In this case, myPFM is both a Data Consumer from Bank(i) and a Data Provider to loan institutions Lender(i). If Jane wants to use this service, she will first have to sign a new data usage agreement to authorize myPFM to communicate her credit profile (total income, loan capacity, purpose of the loan, …) to some loan institutions – this credit profile is anonymous and should not enable identifying Jane. Then myPFM will query the Data Product Catalogue to find loan institutions providing such online loan services and will review the corresponding Data Product Description to check compliance with Jane’s data usage agreement and with myPFM policy.
With each selected Lender(i), myPFM will negotiate, configure, and sign the service contract. The terms of usage will not include Jane’s data usage agreement because the data transmitted to Lender(i) is anonymized at that stage. The terms of usage will include conditions specific to myPFM and Lender(i) business, for instance: myPFM is not authorized to communicate the credit proposal to other credit institutions for a given duration, myPFM guarantees that to their knowledge Jane is a real customer and not a data aggregator, Lender(i) commits to prepare a proposal within x hours, Lender(i) will pay myPFM some money if their offer is selected…

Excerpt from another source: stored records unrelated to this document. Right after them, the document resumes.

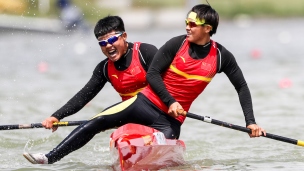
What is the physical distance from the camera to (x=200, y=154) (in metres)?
9.19

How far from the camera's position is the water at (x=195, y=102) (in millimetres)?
8945

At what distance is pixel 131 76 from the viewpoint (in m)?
7.98

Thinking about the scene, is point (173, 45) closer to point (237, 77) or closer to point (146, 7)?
point (237, 77)

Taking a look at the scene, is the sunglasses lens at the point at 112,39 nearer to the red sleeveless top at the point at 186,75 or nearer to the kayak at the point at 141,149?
the red sleeveless top at the point at 186,75

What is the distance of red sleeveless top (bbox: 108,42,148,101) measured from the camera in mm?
7980

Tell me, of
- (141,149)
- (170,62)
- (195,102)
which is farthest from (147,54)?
(195,102)

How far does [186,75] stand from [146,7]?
2424cm

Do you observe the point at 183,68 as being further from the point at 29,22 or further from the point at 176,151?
the point at 29,22

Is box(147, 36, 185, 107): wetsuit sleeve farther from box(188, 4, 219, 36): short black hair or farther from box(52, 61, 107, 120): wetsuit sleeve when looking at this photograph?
box(52, 61, 107, 120): wetsuit sleeve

PFM will then call the getLoanProposal service from Lender(i). At that stage, no data is transmitted except an anonymous request identifier. In order to prepare a credit proposal, Lender(i) will have to get the credit profile associated with that identifier. For that Lender(i) will get, from the catalogue, the description of the getLoanRequestData service provided by myPFM, and Lender(i) will configure it and co-sign it. The terms of usage will still not involve Jane’s agreement but should include clauses at least as strong as those in Jane’s primary Data Usage Agreement, for instance, that the data shall be used only for the purpose of establishing a credit proposal and shall be deleted within 30 days if the proposal is not activated. Lender(i) will then get the data from myPFM by activating the getLoanRequestData service. At that stage, PFM acts as a Data Provider and Lender(i) as a Data Consumer. Lender(i) will then prepare the loan proposal and make it available to myPFM.
myPFM will then collect the various credit proposals, review them, and rank them to prepare a recommendation for Jane.